Quinze gestores de administrações de Amazonino têm contas reprovadas pelo TCE

Os nomes constam na lista atualizada encaminhada pelo Tribunal de Contas do Estado ao Tribunal Regional Eleitoral, nesta terça-feira (22)

Manaus | AM

O Tribunal de Contas do Estado (TCE-AM) enviou, nesta terça-feira (22), para o Tribunal Regional Eleitoral (TRE-AM), uma nova lista com os nomes dos gestores públicos que tiveram suas prestações de contas reprovadas pelo órgão. A equipe do site O PODER analisou as 32 páginas do documento e constatou que 15 gestores que participaram das administrações do candidato à Prefeitura de Manaus, Amazonino Mendes, quando prefeito (2009-2012) e governador (2017-2018), tiveram suas contas reprovadas pela Corte de Contas.

Um dos nomes ligados a Amazonino, José Aparecido dos Santos, nos anos de 2009 e 2010, teve suas contas reprovadas pelo tribunal de contas, quando gestor na Secretaria Municipal de Produção e Abastecimento (Sempab). Ele também teve suas contas rejeitadas pelo órgão, em 2011, quando esteve na Secretaria Municipal de Limpeza Pública (Semulsp).
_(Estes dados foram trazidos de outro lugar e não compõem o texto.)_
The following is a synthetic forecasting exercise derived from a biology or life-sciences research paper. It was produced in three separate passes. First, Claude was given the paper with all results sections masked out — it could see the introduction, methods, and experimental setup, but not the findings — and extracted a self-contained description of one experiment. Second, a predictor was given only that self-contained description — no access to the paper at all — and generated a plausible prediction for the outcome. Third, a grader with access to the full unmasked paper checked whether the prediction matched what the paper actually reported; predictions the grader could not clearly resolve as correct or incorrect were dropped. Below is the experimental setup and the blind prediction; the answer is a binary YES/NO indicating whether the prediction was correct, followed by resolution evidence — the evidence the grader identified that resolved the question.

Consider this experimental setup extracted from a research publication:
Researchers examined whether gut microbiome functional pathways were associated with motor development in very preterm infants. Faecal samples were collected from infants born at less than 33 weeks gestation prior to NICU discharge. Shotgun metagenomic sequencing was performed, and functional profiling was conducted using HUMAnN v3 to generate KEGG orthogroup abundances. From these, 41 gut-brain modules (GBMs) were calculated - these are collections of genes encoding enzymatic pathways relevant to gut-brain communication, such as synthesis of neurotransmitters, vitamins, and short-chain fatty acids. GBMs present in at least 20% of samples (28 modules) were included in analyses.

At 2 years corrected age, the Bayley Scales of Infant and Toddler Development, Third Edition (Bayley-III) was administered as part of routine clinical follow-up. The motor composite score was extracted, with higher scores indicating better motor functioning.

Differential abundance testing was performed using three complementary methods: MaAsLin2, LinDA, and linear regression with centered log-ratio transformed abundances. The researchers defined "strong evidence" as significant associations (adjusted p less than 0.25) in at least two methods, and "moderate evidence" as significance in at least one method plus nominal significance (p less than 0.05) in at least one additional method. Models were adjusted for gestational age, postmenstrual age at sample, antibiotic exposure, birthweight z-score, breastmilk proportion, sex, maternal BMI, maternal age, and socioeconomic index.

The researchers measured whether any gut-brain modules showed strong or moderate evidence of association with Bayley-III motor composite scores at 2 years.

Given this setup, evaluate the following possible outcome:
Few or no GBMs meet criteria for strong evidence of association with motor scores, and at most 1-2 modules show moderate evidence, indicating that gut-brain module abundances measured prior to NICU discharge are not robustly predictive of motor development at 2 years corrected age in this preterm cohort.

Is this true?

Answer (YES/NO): YES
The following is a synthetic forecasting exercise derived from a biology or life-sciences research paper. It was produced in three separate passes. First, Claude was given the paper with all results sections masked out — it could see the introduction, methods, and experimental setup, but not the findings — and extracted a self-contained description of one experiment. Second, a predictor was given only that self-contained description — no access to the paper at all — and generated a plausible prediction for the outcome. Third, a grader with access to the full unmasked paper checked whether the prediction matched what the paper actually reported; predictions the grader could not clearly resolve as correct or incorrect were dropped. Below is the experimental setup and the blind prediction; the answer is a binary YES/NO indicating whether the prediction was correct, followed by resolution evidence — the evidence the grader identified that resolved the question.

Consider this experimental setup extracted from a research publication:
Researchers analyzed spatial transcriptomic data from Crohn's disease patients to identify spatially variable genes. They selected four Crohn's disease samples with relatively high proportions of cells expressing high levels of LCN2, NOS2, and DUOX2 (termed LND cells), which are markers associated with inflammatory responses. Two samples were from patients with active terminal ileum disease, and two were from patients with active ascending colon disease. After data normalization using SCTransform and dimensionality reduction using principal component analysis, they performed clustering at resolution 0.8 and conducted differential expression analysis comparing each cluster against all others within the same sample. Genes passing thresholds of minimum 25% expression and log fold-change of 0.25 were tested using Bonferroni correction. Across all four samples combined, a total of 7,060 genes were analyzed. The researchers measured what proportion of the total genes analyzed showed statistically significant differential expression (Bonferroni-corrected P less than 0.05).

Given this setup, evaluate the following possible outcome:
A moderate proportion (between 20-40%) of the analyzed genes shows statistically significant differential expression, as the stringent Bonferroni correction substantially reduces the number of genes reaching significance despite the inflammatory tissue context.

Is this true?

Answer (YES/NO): NO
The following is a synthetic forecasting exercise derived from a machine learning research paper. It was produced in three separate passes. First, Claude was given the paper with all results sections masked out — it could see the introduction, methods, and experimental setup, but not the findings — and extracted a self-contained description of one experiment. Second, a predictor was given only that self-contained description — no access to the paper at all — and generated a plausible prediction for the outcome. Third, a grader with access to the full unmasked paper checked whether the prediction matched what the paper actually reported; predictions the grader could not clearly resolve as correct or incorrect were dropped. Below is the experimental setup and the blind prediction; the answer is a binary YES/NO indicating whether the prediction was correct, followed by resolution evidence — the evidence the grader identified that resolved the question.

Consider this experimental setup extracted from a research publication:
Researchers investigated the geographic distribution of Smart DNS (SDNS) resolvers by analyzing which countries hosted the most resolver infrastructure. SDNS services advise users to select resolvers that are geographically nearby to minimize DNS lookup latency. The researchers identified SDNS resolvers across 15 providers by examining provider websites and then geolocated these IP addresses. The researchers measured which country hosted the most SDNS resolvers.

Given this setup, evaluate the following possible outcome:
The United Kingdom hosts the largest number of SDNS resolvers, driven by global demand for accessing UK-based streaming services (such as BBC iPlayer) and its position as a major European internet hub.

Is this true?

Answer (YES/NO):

Outro nome bastante conhecido na gestão de Amazonino quando prefeito de Manaus, Vicente de Paula Queiroz Nogueira teve suas contas reprovadas, em 2010, quando esteve a frente da Secretaria Municipal de Educação (Semed). No mesmo ano, ele também teve prestação de contas envolvendo o Fundo de Manutenção e Desenvolvimento da Educação Básica (Fundeb) recusada pelo órgão.

De acordo com o TCE-AM, a lista encaminhada ao TRE-AM é apenas de ordenadores de despesas que tiveram as contas rejeitadas pelo colegiado, o que não os torna gestores inelegíveis. “Somente a Justiça Eleitoral pode decretar a inelegibilidade”, enfatizou o presidente da Corte de Contas, conselheiro Mario de Mello.

Confira atualização da lista com gestores que tiveram contas reprovadas pelo TCE-AM

Isto porque o nome do candidato a vice-prefeito de Manaus, Orsine Júnior, pela chapa do candidato à Prefeitura de Manaus, capitão Alberto Neto, também figura a lista. Orsine foi, durante a gestão de Amazonino Mendes, enquanto governador, presidente da Empresa Estadual de Turismo do Amazonas (AmazonasTur). Segundo a lista, ele teve a prestação de contas de 2018 rejeitada pelo colegiado.

A secretária de Comunicação da gestão de Amazonino enquanto prefeito, Celes Calpúrnia Borges Melo, teve as contas de 2012 reprovadas, e o então secretário municipal de Juventude, Esporte e Lazer, Fabrício Silva Lima, teve as contas de 2011 e 2012 reprovadas.

Apesar de uma atualização da lista ter sido feita pelo TCE-AM, nesta terça-feira, onde 55 gestores foram excluídos, a partir da interposição de recursos com efeito suspensivo ou pedidos de cautelares acatados pela presidência do tribunal de contas, os nomes ligados a Amazonino Mendes acima citados, permanecem figurando o documento.

Esclarecimento

Em nota, Orsine Júnior informou “que suas contas ainda não foram julgadas e não lhe pode ser imputada culpa”. Além disso, o pré-candadito disse que “a prestação de contas do convênio em questão, foi celebrado ainda na gestão anterior a dele”. “Ou seja, quando o órgão era gerido por outro secretário de Estado e não na gestão de Orsine Júnior”.

Ele ressalta, também, que “é preciso lembrar que o ex-secretário está a disposição do Tribunal de Contas do Estado do Amazonas (TCE-AM) e vem prestando todos os esclarecimentos à Corte de Contas”.